UCLA's Alford aiming for elite status in first season
SAN FRANCISCO — UCLA might be one of the most storied basketball programs in the country, but it's been a few years since the Bruins have even been mentioned in the same sentence as the historical elites like Kansas, Kentucky, North Carolina and Duke.
UCLA hasn't even been the best team on the West Coast since Steve Fisher built San Diego State into a mid-major power and even Long Beach State, another trendy mid-major, has beat the Bruins.
It's a tough task trying to bring a historical program back to the level that it was once at. But Steve Alford, himself from a historic program at Indiana, is up for the challenge at UCLA.
"You understand where the bar's been raised. Coach Wooden put that bar about as high as you can get it, ten national titles in 12 years and the success that they had," Alford said Thursday at Pac-12 media day. "To be at a place like UCLA, it should be about winning national championships. You should put yourself in a position that you have a chance to win a national championship every year."
It might not feel like a long time ago that former head coach Ben Howland took the Bruins to three straight Final Fours, but in Westwood, where the Final Four is a standard and not exceptional, down years are frowned upon. Missing out on the NCAA Tournament is downright unacceptable.
Coaching at a historical elite is not a job suited for every head coach. Bill Self's and Mike Krzyzewski's don't come along every day. For some, the pressure becomes insurmountable. Billy Gillispie cracked under the pressure at Kentucky and Kelvin Sampson set Indiana back several years.
But Alford has seen first-hand how a legendary head coach handles those pressures, and feels confident that he's capable of handling it all while doing it his own way.
"There obviously is pressure," Alford said. "But I would much rather be in a situation where there's pressure of success versus the pressure of not caring or trying to develop some kind of feel‑good 'this is what basketball is all about' (attitude). This is the pinnacle of college basketball. This is the best of the best. It doesn't get any better than this."

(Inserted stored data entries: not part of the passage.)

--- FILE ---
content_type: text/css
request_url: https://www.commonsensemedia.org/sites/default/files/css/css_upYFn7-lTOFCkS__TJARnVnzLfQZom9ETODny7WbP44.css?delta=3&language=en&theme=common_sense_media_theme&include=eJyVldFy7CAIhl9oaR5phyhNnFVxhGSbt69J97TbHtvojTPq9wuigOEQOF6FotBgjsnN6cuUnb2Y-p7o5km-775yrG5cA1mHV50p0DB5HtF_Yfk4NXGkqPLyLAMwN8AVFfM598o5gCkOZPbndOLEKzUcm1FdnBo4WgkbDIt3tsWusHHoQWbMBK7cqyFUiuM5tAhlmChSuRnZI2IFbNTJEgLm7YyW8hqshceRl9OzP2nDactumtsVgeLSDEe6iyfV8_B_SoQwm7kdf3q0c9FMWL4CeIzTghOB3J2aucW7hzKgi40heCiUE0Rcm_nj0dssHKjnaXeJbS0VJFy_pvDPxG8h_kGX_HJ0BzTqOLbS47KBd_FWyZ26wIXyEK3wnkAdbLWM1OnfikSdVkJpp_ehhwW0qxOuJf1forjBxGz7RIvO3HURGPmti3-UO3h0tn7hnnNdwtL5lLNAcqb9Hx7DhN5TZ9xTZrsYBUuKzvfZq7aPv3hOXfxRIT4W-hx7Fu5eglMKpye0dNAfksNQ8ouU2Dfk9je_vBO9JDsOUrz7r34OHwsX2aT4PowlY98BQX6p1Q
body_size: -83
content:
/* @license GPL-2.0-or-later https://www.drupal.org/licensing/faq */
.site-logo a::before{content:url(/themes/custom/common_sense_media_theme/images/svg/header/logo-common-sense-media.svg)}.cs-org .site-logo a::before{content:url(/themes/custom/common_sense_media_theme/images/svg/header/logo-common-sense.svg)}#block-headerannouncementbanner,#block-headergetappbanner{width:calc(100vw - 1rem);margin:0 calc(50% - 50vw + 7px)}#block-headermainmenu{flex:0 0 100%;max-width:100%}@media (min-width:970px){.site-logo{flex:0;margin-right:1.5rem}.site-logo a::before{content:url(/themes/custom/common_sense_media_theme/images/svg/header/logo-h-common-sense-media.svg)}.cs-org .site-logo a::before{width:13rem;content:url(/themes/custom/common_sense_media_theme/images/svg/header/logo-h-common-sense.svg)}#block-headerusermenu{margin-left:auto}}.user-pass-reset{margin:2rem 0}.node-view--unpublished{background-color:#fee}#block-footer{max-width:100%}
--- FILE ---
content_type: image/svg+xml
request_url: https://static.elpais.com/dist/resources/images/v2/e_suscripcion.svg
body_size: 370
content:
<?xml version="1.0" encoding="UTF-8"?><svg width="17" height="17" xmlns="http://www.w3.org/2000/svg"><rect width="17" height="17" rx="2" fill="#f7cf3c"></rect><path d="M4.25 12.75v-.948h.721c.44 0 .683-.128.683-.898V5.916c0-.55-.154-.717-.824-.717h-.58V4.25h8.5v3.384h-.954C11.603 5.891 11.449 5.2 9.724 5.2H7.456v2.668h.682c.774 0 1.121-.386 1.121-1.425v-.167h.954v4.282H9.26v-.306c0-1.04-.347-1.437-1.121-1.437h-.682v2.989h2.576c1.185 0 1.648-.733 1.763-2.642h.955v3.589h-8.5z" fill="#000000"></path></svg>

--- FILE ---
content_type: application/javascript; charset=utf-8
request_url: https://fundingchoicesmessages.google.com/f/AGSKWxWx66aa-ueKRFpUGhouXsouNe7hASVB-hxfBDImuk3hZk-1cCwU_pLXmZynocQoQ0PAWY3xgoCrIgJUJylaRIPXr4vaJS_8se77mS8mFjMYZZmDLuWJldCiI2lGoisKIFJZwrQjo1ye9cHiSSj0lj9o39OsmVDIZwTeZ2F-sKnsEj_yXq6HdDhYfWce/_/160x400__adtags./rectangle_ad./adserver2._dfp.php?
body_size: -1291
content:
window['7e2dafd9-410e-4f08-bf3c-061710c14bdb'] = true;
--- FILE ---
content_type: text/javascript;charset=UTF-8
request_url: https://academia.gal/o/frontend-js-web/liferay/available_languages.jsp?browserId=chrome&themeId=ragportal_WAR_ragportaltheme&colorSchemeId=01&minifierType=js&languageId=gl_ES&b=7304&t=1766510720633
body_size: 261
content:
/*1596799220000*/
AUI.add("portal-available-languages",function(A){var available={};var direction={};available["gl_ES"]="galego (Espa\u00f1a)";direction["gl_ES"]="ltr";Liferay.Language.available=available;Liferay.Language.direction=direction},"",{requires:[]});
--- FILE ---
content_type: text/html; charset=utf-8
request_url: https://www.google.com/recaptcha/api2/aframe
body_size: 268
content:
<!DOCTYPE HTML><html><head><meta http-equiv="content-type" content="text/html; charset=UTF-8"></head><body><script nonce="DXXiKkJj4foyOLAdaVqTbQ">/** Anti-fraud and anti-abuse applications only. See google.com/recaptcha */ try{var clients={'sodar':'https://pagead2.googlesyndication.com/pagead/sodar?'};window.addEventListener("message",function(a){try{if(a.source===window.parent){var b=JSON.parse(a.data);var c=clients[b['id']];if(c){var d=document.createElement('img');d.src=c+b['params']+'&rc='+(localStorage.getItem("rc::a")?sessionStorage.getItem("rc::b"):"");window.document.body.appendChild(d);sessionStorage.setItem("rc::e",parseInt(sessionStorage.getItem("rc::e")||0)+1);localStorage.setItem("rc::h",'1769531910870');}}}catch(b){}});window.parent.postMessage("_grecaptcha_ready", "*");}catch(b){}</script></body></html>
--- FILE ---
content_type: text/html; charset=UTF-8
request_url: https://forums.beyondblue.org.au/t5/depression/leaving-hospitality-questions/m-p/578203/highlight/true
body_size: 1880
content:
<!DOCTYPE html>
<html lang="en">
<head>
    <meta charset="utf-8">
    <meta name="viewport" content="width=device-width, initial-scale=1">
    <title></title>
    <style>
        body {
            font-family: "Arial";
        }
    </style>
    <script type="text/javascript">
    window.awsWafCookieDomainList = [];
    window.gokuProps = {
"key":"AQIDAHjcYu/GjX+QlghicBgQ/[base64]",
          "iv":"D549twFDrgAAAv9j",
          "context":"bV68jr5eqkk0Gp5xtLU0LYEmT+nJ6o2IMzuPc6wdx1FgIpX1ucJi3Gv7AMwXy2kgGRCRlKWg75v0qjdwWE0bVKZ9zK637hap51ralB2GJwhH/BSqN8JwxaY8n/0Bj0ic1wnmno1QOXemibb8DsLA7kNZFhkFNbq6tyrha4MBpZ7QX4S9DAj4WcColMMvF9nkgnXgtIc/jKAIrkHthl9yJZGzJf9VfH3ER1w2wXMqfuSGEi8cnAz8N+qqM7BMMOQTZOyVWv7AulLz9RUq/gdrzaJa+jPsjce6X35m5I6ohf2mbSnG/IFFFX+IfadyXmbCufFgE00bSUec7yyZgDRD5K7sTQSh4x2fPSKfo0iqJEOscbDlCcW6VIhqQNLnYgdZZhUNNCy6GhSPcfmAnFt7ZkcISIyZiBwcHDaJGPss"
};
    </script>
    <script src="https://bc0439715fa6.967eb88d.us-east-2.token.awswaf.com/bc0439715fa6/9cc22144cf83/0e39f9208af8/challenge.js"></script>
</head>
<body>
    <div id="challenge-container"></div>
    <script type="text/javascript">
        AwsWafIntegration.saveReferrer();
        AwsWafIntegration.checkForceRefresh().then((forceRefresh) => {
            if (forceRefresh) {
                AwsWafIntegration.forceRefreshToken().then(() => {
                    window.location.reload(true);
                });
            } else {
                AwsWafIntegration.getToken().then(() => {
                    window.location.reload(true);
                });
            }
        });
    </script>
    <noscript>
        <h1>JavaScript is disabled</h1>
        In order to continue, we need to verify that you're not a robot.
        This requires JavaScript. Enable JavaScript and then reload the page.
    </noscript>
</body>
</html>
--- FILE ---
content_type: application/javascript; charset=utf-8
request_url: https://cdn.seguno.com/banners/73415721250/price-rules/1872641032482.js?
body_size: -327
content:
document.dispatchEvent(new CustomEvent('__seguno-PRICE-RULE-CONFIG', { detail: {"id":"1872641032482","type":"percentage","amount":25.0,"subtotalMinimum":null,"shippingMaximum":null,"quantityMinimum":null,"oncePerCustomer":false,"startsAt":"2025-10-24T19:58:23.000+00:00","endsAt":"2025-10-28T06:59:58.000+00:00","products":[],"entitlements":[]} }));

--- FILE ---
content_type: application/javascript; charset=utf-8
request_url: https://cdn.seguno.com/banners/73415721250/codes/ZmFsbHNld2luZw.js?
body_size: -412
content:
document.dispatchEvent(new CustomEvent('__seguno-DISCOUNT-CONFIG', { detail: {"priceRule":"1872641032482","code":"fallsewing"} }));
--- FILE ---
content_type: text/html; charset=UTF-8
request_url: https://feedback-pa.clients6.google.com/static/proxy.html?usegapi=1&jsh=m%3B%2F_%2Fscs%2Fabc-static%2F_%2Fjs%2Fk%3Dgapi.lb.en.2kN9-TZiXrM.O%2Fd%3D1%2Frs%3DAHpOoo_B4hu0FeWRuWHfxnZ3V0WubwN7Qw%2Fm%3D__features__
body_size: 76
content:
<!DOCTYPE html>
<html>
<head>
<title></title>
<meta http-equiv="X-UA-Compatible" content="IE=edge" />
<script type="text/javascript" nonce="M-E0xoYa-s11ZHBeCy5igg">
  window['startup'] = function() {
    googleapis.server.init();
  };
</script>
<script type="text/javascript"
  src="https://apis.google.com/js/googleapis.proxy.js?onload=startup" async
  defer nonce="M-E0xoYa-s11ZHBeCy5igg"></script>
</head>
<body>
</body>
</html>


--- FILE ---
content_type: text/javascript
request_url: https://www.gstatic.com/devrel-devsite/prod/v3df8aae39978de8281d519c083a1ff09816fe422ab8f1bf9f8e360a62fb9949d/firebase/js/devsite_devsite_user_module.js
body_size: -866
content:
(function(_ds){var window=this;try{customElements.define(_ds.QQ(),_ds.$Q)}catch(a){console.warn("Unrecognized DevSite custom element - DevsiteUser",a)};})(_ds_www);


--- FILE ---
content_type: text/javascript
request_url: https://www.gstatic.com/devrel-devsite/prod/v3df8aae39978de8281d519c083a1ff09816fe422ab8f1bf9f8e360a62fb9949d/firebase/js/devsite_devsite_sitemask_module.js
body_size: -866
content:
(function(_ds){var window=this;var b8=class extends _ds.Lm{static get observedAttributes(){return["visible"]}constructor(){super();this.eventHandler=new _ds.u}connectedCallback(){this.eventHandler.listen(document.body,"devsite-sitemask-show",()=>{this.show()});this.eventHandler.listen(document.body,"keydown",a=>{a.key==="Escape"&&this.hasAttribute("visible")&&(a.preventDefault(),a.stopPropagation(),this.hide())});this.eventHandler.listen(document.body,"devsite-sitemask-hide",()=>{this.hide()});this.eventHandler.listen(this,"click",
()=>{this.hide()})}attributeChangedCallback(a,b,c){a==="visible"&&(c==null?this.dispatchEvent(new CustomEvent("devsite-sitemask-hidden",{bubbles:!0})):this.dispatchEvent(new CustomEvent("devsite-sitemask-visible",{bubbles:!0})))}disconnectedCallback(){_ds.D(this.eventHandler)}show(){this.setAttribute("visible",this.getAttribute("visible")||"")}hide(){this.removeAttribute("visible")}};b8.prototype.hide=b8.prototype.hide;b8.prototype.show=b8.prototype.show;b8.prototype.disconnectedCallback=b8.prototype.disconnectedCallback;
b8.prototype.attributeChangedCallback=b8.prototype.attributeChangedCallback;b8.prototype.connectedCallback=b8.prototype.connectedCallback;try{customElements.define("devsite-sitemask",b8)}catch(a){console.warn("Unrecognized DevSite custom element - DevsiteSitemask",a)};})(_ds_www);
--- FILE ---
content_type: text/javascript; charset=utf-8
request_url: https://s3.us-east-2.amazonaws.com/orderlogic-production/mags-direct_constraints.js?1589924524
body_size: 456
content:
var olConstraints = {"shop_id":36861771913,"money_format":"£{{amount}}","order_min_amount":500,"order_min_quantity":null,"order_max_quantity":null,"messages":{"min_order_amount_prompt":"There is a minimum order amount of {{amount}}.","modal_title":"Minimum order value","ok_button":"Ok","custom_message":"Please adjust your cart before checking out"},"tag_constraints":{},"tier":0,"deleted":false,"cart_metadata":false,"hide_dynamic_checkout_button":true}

Alford has come in and made immediate, but effective changes, such as hiring a basketball-only strength coach that was a key factor in Tony Parker's decision to stay. He installed both new offenses and defenses but implemented systems that let players play free and work with individual strengths. He's not promising overnight success, his expectations have been sober and realistic.
And most importantly, he has his players' trust.
"It's not a turnkey thing," Alford said. "There are a lot of changes that have happened within the program, from strength coach to all the things that we're trying to do and implement with our nutrition and our strength program, our individual workouts. Those things are different for the players.
"And, to their credit, they have bought in."
Under Alford, the respect for the tradition is there and the Bruins could be on their way back.
"It doesn't mean we're going to win 10 out of the next 12 national titles. That's probably not going to happen ever again," Alford said. "But it doesn't mean you don't try to attain that bar that's been raised and the level of excellence that's on the campus of UCLA. You're working every day to try to attain that."